Update the listing below by replacing "grassy lawn" with "grass field", leaving all else unchanged. Omit the pictures from your answer.

------ Listing

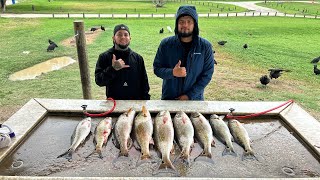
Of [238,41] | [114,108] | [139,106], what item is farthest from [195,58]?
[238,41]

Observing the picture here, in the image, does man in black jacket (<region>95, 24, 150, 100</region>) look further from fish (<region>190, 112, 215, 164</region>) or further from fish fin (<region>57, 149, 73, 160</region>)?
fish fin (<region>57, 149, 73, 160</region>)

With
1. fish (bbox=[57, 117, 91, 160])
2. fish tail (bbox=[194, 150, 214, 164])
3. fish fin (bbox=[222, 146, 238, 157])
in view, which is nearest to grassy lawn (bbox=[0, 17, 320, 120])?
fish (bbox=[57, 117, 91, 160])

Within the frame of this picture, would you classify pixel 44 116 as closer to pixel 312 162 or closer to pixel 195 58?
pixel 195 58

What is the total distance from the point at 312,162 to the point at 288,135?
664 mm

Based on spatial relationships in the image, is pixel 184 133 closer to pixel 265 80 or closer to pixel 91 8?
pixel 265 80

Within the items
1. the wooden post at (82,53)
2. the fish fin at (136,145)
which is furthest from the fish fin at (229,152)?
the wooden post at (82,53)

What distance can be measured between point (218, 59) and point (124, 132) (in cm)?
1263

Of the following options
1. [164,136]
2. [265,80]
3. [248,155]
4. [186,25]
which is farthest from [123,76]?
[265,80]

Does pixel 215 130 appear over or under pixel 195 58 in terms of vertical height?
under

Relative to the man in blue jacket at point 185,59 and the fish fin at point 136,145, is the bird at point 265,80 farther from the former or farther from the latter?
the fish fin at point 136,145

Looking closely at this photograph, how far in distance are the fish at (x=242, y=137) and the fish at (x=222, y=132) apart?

------------

Completed exercise
Of [238,41] | [114,108] | [139,106], what item is farthest from [195,58]?
[238,41]

Observing the picture here, in the image, does man in black jacket (<region>95, 24, 150, 100</region>) look further from fish (<region>190, 112, 215, 164</region>) or further from fish fin (<region>57, 149, 73, 160</region>)?
fish fin (<region>57, 149, 73, 160</region>)

With
1. fish (bbox=[57, 117, 91, 160])
2. fish tail (bbox=[194, 150, 214, 164])
3. fish fin (bbox=[222, 146, 238, 157])
in view, which is nearest to grass field (bbox=[0, 17, 320, 120])?
fish (bbox=[57, 117, 91, 160])

Within the frame of this picture, would you classify pixel 44 116 as closer to pixel 312 162 or closer to pixel 195 58?
pixel 195 58

What is the total distance from the point at 312,162 to the point at 288,135?
664 mm

Based on spatial relationships in the image, is pixel 184 133 closer to pixel 265 80 or closer to pixel 91 8?
pixel 265 80

Within the items
1. the wooden post at (82,53)
2. the fish fin at (136,145)
which is furthest from the fish fin at (229,152)?
the wooden post at (82,53)

What distance can be measured between point (218, 59) and point (124, 132) (in cm)?
1263

Of the following options
1. [164,136]
2. [265,80]
3. [248,155]
4. [186,25]
which is farthest from [123,76]?
[265,80]

Does pixel 215 130 appear over or under pixel 195 58 in terms of vertical height?
under

Relative to the man in blue jacket at point 185,59 and the fish fin at point 136,145, is the bird at point 265,80 farther from the former or farther from the latter?
the fish fin at point 136,145

Looking closely at this photograph, how far in distance are the fish at (x=242, y=137) and the fish at (x=222, y=132) apart?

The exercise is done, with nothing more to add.